Джинни опустилась на колени возле раненой девочки и взяла ее за руку. Огромным усилием воли Гарри заставил себя идти дальше. Ему показалось, что Джинни обернулась, когда он проходил; ему хотелось знать, почувствовала ли она его присутствие, но он не произнес ни слова и не обернулся.
В темноте проступила хижина Хагрида. В окнах не было света, Клык не скребся у двери, приветствуя проходящих громким лаем. Вечера в гостях у Хагрида, блеск медного чайника на плите, печенье и гигантские личинки, огромное бородатое лицо, Рон, изрыгающий слизняков, Гермиона, помогающая спасти Норберта…
Гарри двинулся дальше, дошел до опушки Леса и остановился.
Между деревьев скользили дементоры. Он чувствовал исходящий от них холод и не был уверен, что сумеет пройти сквозь него невредимым. Вызвать Патронуса у него не было сил. Он больше не мог удерживать дрожь. Это все же не просто — умереть. Каждый вздох, запах травы, прохладный воздух, овевающий лицо, — какие сокровища! Подумать только, что у людей в запасе годы и годы, время, которое некуда девать, так много времени, что оно порой тянется слишком медленно, а он цепляется за каждую секунду. Он чувствовал, что не в силах идти дальше, и в то же время знал, что должен. Долгая игра окончилась, снитч пойман, пора покидать поле…
Снитч… Гарри порылся негнущимися пальцами в мешочке на шее и достал его оттуда.
"Я открываюсь под конец".
Он глядел на снитч, дыша тяжело и быстро. Теперь, когда ему хотелось, чтобы время шло как можно медленнее, оно, похоже, набрало скорость. Понимание пришло мгновенно, словно в обход мысли. Вот он, конец. Время настало.
Он прижал золотой шар к губам и прошептал:
— Я скоро умру.
Металлическая оболочка раскрылась. Гарри опустил дрожащую руку, вытащил из-под мантии палочку Драко и сказал:
— Люмос!
Черный камень с зубчатым разломом посередине выпал из раскрывшегося снитча. Воскрешающий камень треснул по вертикальной линии, изображавшей Бузинную палочку. Треугольник и круг — символы Мантии и Камня — остались нетронутыми.
И вновь Гарри все понял, не размышляя. Смысл не в том, чтобы вернуть ушедших, — он скоро сам к ним присоединится. Это не он их звал — они звали его.
Он закрыл глаза и трижды повернул камень на ладони.
Гарри знал, что волшебство подействовало, потому что слышал тихие шорохи, шаги легких ног по глинистой, усыпанной хворостом опушке Запретного леса. Гарри открыл глаза и посмотрел кругом.

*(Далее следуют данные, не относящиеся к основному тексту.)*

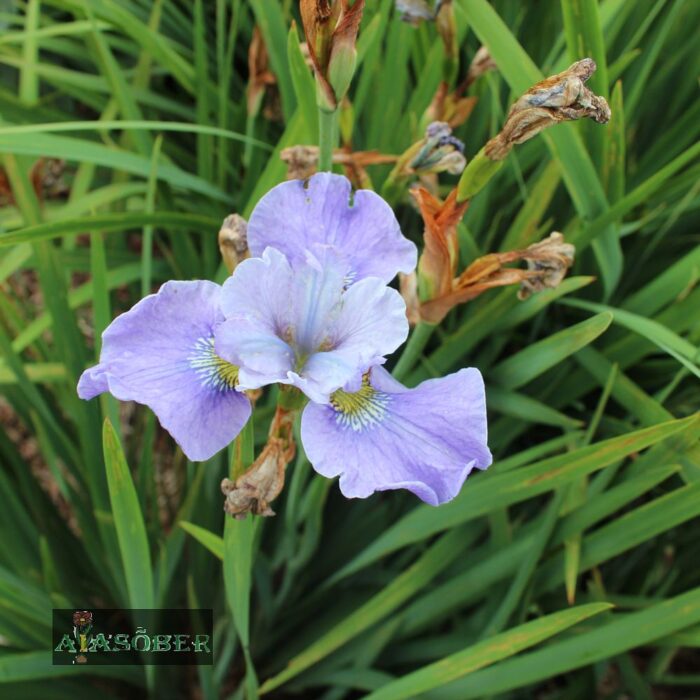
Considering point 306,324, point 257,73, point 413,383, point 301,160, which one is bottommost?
point 306,324

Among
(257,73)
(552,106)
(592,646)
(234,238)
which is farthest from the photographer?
(257,73)

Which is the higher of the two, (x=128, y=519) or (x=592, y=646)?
(x=128, y=519)

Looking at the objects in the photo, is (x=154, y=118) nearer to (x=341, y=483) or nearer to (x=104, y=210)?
(x=104, y=210)

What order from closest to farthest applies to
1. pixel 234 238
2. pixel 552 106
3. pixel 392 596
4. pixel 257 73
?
pixel 552 106, pixel 234 238, pixel 392 596, pixel 257 73

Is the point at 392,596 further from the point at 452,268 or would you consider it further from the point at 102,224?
the point at 102,224

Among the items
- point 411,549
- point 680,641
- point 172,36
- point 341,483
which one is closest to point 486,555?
point 411,549

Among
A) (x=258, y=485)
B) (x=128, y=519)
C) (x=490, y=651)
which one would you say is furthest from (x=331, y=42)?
(x=490, y=651)

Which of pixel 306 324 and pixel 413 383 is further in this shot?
pixel 413 383
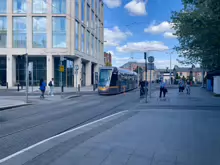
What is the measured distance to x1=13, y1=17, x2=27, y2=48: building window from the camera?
43875 millimetres

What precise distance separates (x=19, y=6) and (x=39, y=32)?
18.9 feet

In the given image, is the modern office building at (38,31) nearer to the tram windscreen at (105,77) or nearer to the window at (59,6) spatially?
the window at (59,6)

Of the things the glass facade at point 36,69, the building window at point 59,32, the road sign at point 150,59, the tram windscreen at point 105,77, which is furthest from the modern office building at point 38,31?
the road sign at point 150,59

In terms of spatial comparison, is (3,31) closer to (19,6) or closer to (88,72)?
(19,6)

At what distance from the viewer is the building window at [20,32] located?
43.9 metres

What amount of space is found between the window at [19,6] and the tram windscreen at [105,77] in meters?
24.5

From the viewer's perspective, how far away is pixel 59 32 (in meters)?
44.0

Они были не призраками и не живой плотью — это было видно. Больше всего они были похожи на Реддла, вышедшего из дневника в те давние дни (тот Реддл был памятью, ставшей почти осязаемой). Они явились к нему, не столь вещественные, как живые тела, но гораздо ощутимее, чем призраки, — все с одинаковой приветливой улыбкой.
Джеймс был такого же роста, как Гарри. На нем была та же одежда, что в день смерти; непокорные волосы взъерошены, очки немного на сторону, как у мистера Уизли.
Сириус, высокий и красивый, был сейчас намного моложе, чем Гарри видел его в жизни. Он шагал с непринужденным изяществом, руки в карманы, слегка улыбаясь.
Люпин тоже казался моложе, совсем не таким потрепанным, и его волосы были темнее и гуще. Он был явно рад оказаться в знакомых местах, где так много бродил в юности.
Улыбка Лили сияла ярче, чем у всех остальных. Подойдя к нему, она откинула свои длинные волосы, а ее зеленые глаза, так похожие на его собственные, впивались в его лицо с такой жадностью, будто вовек не смогут на него наглядеться.
— Ты был таким молодцом!
Гарри не мог вымолвить ни слова. Он любовался ею и думал, что хотел бы вечно стоять, не сводя с нее глаз, и больше ему ничего не нужно.
— Ты почти у цели, — сказал Джеймс. — Осталось чуть-чуть. Мы… мы так гордимся тобой!
— Это больно?
Ребяческий вопрос сорвался с уст Гарри прежде, чем он успел подумать.
— Умирать? Нет, нисколько, — ответил Сириус. — Быстрее и легче, чем засыпать.
— Тем более что он хочет побыстрее. Он мечтает покончить с этим, — сказал Люпин.
— Я не хотел, чтобы вы умирали, — сказал Гарри. Эти слова вырвались у него помимо воли. — Никто из вас. Мне так жаль…
Он обращался прежде всего к Люпину, умоляющим тоном.